EMIS Web is expected to achieve “first of type” go-live in April, according to latest schedules from NHS Connecting for Health.
The much-awaited system from healthcare IT supplier EMIS was originally due to be approved in November. Then accreditation dates slipped to January, before the latest dates were published by CfH this month.
Sean Riddell, chief executive of EMIS, said the company was on track to have its first deployment of release 3.0 in April.
He told EHI Primary Care that there was “a lot of pent up demand” from GP practices for EMIS Web. He added: “Practices tell me they want it now and it is very nearly now.”
Riddell predicted the system would be rolled out to all its GP customers, covering 52% of UK GP practices, over a two to four year period.
He added: “We have got the capability to roll it out within two years but more realistically it will probably be a two to four year period.”
This week, EMIS announced its intention to float on the Stock Exchange’s alternative investment market.
Riddell said the move was good news for its end users and customers, which included the NHS in England, Scotland and Wales, CfH, and the Ministry of Defence as well as several other governments across the world.
He added: “In reality, we are moving from being a private company to a plc. There will be all the transparency and governance which comes with that, which has got to be a huge benefit to our customers and users.”
Riddell told EHI Primary Care that the IPO (initial public offering) was for 25% of EMIS’s issued share capital.
He added: “EMIS has always worked to have control of the healthcare agenda and EMIS are moving from what was historically just a GP system to a healthcare system and a consumer service.”
Riddell said any acquisitions would involve companies which fit with EMIS’s aspiration to deliver joined up healthcare. He added: “Acquisitions are just one of the options that we have got.”
CfH predicted that formal witness testing for EMIS Web would be completed in March “if all goes to plan”.
CfH accreditation procedures mean that following formal witness testing all systems must undergo “first of type go live” – usually for 45 days – before full roll-out approval.
Riddell said 1,700 users of EMIS LV and EMIS PCS, the company’s existing GP products, were already streaming data into EMIS Web.
He said that once full roll-out approval was achieved, managing the changeover for those practices would focus on change management and training, rather than data migration.
Release 3.0 of EMIS Web will include core GP functionality plus accreditation for Choose and Book, GP2GP and Release 2 of the Electronic Prescription Service.
Release 3.1, scheduled for first of type go live in June, will also include functionality for version 2 of the Summary Care Record plus bowel cancer screening and retinopathy screening.
CfH said EMIS planned to limit the delivery of new functionality in LV and PCS “ to encourage practices to migrate to EMIS Web when it becomes available.”
The current planned upgrade schedules for PCS and LV means both will be updated to take account of Quality and Outcomes Framework functionality as far as 2011-12 and the next release of LV will also include the new consent model for the SCR.
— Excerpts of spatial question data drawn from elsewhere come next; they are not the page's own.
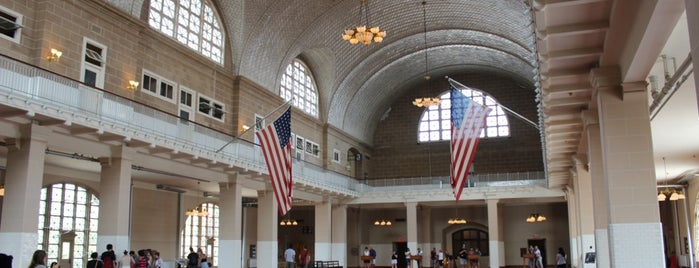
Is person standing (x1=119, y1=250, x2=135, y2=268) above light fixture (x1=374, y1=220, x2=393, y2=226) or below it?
below

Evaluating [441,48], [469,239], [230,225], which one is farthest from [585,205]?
[469,239]

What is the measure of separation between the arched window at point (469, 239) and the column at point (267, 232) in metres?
21.3

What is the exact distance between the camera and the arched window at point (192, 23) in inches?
1017

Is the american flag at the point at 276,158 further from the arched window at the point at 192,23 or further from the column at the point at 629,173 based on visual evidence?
the column at the point at 629,173

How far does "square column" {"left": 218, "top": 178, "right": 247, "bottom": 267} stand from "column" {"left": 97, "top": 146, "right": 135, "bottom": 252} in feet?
22.9

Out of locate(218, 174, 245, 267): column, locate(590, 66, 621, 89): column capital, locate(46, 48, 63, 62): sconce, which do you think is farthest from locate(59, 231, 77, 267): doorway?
locate(590, 66, 621, 89): column capital

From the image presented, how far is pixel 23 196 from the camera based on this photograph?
17.1 metres

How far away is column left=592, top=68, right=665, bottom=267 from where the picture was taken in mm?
12438

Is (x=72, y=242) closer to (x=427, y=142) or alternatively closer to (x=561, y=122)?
(x=561, y=122)

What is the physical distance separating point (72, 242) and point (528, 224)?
104 feet

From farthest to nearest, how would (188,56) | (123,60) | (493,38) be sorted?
(493,38)
(188,56)
(123,60)

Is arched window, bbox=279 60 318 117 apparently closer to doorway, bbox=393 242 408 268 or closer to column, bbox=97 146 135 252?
doorway, bbox=393 242 408 268

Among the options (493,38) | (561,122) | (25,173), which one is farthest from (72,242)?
(493,38)

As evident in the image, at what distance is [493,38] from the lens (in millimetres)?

However, LV and PCS users will not get EPS R2 functionality and PCS users will not have SCR or GP2GP functionality either.
Riddell said EMIS and CfH had reserved the right to develop further functionality for PCS and LV dependent on the roll-out of EMIS Web.
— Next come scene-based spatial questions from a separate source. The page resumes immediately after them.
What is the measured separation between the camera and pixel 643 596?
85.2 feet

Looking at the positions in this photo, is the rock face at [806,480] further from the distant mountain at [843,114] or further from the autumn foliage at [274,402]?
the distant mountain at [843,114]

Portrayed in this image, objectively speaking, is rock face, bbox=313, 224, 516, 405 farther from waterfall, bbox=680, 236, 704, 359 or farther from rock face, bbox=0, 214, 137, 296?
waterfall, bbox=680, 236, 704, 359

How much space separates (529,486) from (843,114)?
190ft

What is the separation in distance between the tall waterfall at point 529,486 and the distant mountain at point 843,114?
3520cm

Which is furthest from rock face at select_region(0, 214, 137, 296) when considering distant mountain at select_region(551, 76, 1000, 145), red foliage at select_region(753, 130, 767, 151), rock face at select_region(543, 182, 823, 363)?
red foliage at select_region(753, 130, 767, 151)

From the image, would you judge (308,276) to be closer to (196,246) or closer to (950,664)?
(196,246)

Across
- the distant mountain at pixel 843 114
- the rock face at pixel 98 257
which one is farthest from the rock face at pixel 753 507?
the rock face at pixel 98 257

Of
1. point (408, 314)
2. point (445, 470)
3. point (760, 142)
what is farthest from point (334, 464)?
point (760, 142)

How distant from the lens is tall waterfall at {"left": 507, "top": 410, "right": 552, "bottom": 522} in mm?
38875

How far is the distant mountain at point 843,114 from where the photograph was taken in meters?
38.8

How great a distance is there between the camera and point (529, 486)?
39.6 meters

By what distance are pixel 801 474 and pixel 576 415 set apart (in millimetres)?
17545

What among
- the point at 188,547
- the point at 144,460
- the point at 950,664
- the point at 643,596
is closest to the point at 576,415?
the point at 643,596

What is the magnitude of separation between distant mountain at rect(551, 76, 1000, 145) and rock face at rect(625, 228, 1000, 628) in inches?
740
CfH said that practices currently using an EMIS system did not need to complete a selection process when moving to EMIS Web under the terms of the GP Systems of Choice framework agreement.
However, the IT agency said that “subject to the costs associated with migration” a primary care trust may ask practices to develop a business case to justify a change of system.
CfH said EMIS was producing an information sheet for PCTs and GP practices including a description of the EMIS Web service, the activities involved in migrating to EMIS Web from EMIS LV, PCS or another GPSoC system, the implications for local IT infrastructure and the local costs associated with migration such as training.